Rip Van Winkle, slept they say (or so Washington Irving would have us believe) for 20 years. When he woke up, he had become a tottery old man and the USA had become independent. Any RVW undergoing a similar couple of decades would doubtless be just as much astonished on his awakening.
But suppose it happened to a follower of the Way, the new Christian religion established by Jesus. We might suppose he was one of the Seven who were appointed to take care of social work while the apostles concentrated on spreading the Gospel. Stephen and Philip were two of the seven. They were Greek-speaking believers with connections to the Nicolaitans who may have formed a distinctive group within the early Church (Acts 6.5). We have an account of Stephen’s speech in which he made plain the widespread failure to recognise Jesus as the Messiah. Stephen, you remember, was stoned and Luke adds the ominous comment: ‘Saul was among those who approved of his execution.’
If there was a sympathetic hearer to Stephen and if that sympathetic hearer nodded off for 20 years, his mind would very likely be in a whirl. It had become apparent in the interval that the Gospel was not confined to Jerusalem and the descendants of Abraham. It was to be a worldwide faith, though this was not always accepted.
During that 20 years Paul’s letters to churches throughout the eastern Mediterranean would be providing the nucleus of a New Testament. Stories would also be circulating about the miracles and sayings of Jesus that would eventually become the Gospels that we know. Paul himself would be in Rome with heavy concerns about those churches he had shaped as well as opportunities of presenting the new faith to those of an inquiring mind.

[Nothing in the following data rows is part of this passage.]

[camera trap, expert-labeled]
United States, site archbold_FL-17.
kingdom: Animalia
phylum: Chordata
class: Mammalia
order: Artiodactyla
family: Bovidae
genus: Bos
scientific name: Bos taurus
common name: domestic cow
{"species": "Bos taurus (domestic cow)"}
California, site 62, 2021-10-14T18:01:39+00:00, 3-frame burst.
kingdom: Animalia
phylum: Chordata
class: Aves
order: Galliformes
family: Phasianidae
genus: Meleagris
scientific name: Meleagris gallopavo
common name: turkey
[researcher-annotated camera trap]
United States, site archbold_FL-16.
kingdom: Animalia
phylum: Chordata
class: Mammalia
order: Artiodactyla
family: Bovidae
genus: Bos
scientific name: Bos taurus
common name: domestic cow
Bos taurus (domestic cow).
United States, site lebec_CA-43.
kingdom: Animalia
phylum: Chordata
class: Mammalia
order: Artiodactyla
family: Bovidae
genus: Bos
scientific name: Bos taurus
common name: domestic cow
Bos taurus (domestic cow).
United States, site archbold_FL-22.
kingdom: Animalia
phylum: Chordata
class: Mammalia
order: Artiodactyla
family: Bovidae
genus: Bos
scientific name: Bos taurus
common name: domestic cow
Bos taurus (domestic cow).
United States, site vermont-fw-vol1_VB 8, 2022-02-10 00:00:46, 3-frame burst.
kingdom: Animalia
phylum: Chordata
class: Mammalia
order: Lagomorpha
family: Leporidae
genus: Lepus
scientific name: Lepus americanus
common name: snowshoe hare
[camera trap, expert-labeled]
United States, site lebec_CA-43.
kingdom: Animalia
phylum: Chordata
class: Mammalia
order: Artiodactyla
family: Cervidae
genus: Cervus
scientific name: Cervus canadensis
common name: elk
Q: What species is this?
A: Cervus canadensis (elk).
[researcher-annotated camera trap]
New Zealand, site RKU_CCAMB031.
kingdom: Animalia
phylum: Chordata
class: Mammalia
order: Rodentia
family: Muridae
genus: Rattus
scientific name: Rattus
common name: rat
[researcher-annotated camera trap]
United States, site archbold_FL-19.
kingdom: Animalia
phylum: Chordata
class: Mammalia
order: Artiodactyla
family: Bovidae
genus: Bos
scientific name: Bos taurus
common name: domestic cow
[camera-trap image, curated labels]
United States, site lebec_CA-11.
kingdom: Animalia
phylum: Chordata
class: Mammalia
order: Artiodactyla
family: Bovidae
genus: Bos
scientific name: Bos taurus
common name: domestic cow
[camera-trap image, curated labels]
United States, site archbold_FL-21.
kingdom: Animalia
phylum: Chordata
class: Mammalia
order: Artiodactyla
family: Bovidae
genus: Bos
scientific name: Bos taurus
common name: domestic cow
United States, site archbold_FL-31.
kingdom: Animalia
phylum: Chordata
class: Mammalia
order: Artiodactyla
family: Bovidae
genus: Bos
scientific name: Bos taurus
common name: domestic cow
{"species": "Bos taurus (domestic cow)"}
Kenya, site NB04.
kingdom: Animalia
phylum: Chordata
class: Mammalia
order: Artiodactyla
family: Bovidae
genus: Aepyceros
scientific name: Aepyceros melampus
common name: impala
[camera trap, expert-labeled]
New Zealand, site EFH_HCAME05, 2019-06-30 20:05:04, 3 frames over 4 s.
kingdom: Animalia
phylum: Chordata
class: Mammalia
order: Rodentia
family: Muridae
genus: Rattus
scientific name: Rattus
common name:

The re-awakened RVW would discover a variety of expressions of the new faith. In Corinth there would be debate and indignation; in Philippi deep attachment to Paul and his teaching. And among those who particularly favoured ‘Hebrews’ there would be concern about the office of high priest.
The coming of the New Testament did not make the new faith an open and shut case with all questions answered. Rather there was a lively and variegated spread of believers with hopes and expectations yet to be approved or denied. The first verse of chapter eight of Acts gives some indication of what was in the offing.